Buy a ticket for that conference.
Send an email to that founder, CEO, CMO, etc.
If you never show up in the first place, there’ll be no one to follow up and follow through with. Find the people you want to connect with, and reach out.
You don’t need to craft a perfectly articulated pitch before you show up. Do your research, yes (more on that later), but don’t write up talking points on notecards. The truth is, what you say when you introduce yourself is much less important than just saying something in the first place.
Keep this in mind:
Even though it’s the first step in process, showing up is really only a small piece of the pie. It’s the foot in the door you need to kickstart a relationship, but the real relationship building comes next.
Step 2: Follow up
Congrats—you got through the first step. You’ve laid the foundation for some awesome relationships with awesome people who can help you grow.
Here’s the harsh truth:
You’re one of 100 people they spent a few minutes chatting with last night at the conference. You’re just a name they may or may not remember, and if you don’t keep nurturing this seedling of a relationship, that’s all you’ll ever be to your dream mentors—a face they’ll forget by next week.

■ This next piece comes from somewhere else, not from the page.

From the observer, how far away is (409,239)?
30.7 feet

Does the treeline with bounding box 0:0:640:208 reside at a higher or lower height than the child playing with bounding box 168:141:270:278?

Don’t put your feet up and call it a day. If you don’t follow up, someone else will, and your efforts to show up and start a conversation will go to waste.
That doesn’t have to be the case.
To follow up, just send a simple email like this:
“Hey Steli, thanks again for chatting with me last weekend. Based on your advice, I added a few new sections to our pitch deck and we’ve already closed two new deals since!
Quick question: How long would you recommend waiting to hear back from a prospect who asked for time to consider their options?”
You don’t need to send fancy charts or a complex spreadsheet—just let them know you appreciate their advice, tell them how you’re doing and keep the conversation moving.
Step 3: Follow through
You put in the work to show up and meet a potential mentor. You kept the momentum going by following up with a quick thank-you and an update.
Do what you said you would do, and keep them in the loop about it.
If you ask someone for their advice, and they give it—do something with it. That doesn’t mean you have to implement exactly what they suggested, but it does mean you should seriously consider what they said and look for ways to apply their wisdom.
They recommended tweaking your company’s pitch deck?
Update them on the edits you ended up making and tell them how results have changed since then.
They suggested you reach out to a marketing expert for advice?
Let them know you connected with that expert and share some of the advice they gave you.
They shared a few resources to help you out?
Actually read them (seriously—don’t fake it) and send a few follow-up questions you wrote down.
The bottom line is this:
Even if you only talked for 20 minutes, they’ve invested time in you. They were kind enough to offer some advice, so keep in touch to let them know what’s happening.
What’s not working?
What has you most excited?
What are you still struggling with?
If instead you drop off the face of the earth until you want more advice a few months later, good luck maintaining that relationship long-term.
Here’s your homework:
- Create a Dream 20 list of people you want to connect with
Formulate a list of 20 people you would love to build relationships with. They can be startup founders, local business owners, thought leaders in your industry—just find 20 people you want to reach.
- Spend time researching that Dream 20 list
You have 20 names—now start learning as much as you can about each of them. How did they start their careers? What are they writing or talking about most often? What advice would you love to get from them?
Do not speed through this part. If you don’t do your research, you’ll have no clue what to say when you get in touch.
- Find their contact information and reach out
If there’s an opportunity to meet them at a conference or an event, find a way to show up. If not, look for their email online and show up in their inbox. If you’ve done your research, you’ll already know what to say in that first conversation or message.